▸ CHALLENGE 1:
According to the abstract on toughened poly(lactic acid) blends, what is the main disadvantage of PLA?

A Highly Toughened Poly(lactic acid)/Ethylene-co-Vinyl Acetate Blend with the Simultaneous Addition of Hydrophobic Nanoparticles and Compatibilizer

Document Type : Research Paper

Authors

Department of Polymer Engineering, Faculty of Engineering, Qom University of Technology, P.O. Box: 37195-1519, Qom, Iran

Abstract

Hypothesis: In recent years, due to environmental pollution and sustainability issues, plastic industries have been encouraged to use biodegradable polymers. Poly(lactic acid) (PLA) is one of the most well-known biodegradable polymers with the advantage of bio-based nature. However, the inherent brittleness of PLA is its main disadvantage. The blending technique is the most effective and practical method to overcome the brittleness of PLA.
Methods: A highly toughened PLA was prepared through physical melt-blending with ethylene-vinyl acetate (EVA) in the presence of hydrophobic nanosilica and SEBS-g-MA block copolymer compatibilizer. The morphology, thermal properties, mechanical properties, and linear rheology of the samples were investigated.

▸ EXERCISE DATA:
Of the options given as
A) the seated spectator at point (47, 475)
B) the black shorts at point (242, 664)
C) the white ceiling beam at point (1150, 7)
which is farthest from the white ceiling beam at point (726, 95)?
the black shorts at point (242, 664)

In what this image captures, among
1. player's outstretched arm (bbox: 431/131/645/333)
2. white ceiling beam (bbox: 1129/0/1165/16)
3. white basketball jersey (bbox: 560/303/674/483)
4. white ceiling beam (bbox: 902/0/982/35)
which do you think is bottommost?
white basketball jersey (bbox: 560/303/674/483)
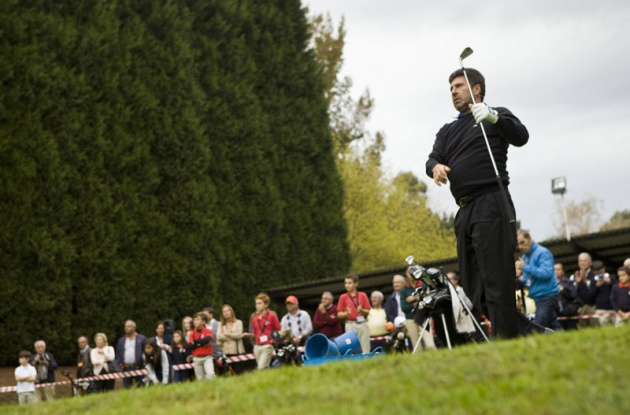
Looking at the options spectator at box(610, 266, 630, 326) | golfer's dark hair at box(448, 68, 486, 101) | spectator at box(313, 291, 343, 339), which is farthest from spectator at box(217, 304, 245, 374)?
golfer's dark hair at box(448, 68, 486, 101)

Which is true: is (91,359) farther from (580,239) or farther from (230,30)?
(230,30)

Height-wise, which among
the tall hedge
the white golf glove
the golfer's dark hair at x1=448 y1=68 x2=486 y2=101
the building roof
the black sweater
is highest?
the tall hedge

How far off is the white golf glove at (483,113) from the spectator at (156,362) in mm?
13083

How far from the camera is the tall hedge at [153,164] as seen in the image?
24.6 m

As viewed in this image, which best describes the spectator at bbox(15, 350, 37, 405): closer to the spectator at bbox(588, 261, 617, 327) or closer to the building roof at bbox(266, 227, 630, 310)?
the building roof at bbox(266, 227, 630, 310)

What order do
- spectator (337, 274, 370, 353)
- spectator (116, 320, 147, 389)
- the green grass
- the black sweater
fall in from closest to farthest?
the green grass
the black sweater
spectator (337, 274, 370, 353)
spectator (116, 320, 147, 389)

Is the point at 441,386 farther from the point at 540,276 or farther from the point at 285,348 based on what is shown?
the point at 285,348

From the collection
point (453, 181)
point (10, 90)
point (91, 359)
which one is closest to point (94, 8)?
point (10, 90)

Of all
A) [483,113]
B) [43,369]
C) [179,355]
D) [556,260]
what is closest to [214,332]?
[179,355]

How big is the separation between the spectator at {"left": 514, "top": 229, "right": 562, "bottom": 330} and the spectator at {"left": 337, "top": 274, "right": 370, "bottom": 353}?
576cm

* * *

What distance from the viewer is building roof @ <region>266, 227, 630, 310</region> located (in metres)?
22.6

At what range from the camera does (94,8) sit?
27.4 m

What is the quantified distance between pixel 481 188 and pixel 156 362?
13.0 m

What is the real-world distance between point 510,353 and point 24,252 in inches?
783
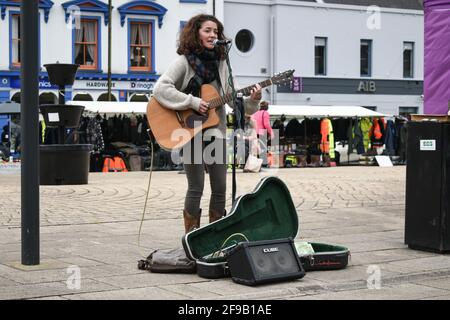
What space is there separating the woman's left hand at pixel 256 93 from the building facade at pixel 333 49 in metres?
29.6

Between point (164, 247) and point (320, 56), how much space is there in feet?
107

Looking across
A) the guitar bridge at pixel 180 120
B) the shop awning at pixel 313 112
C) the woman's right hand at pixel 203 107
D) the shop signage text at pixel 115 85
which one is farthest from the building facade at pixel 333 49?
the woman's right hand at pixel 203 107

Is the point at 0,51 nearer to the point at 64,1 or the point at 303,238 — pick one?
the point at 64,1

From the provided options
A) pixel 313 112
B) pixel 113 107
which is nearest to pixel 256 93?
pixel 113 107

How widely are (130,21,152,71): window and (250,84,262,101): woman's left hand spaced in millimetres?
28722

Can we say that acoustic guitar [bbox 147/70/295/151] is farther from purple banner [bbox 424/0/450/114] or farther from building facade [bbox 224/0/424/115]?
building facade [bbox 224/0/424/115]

▸ CHALLENGE 2:
Extract each line of the listing that contains the word "spectator".

▸ COMPLETE OUTPUT 1:
Its inherent brittleness.

▸ COMPLETE OUTPUT 2:
A) the seated spectator at point (47, 475)
Looking at the options spectator at box(610, 266, 630, 326) | golfer's dark hair at box(448, 68, 486, 101) | spectator at box(313, 291, 343, 339), which is farthest from spectator at box(217, 304, 245, 374)?
How far off is the white golf glove at (483,113) from the spectator at (156,362) in mm?
As viewed in this image, which best describes the spectator at bbox(15, 350, 37, 405): closer to the spectator at bbox(588, 261, 617, 327) or closer to the building roof at bbox(266, 227, 630, 310)?
- spectator (337, 274, 370, 353)
- spectator (116, 320, 147, 389)
spectator (337, 274, 370, 353)
spectator (116, 320, 147, 389)
How big is the separation between the spectator at {"left": 514, "top": 229, "right": 562, "bottom": 330} and the spectator at {"left": 337, "top": 274, "right": 370, "bottom": 353}?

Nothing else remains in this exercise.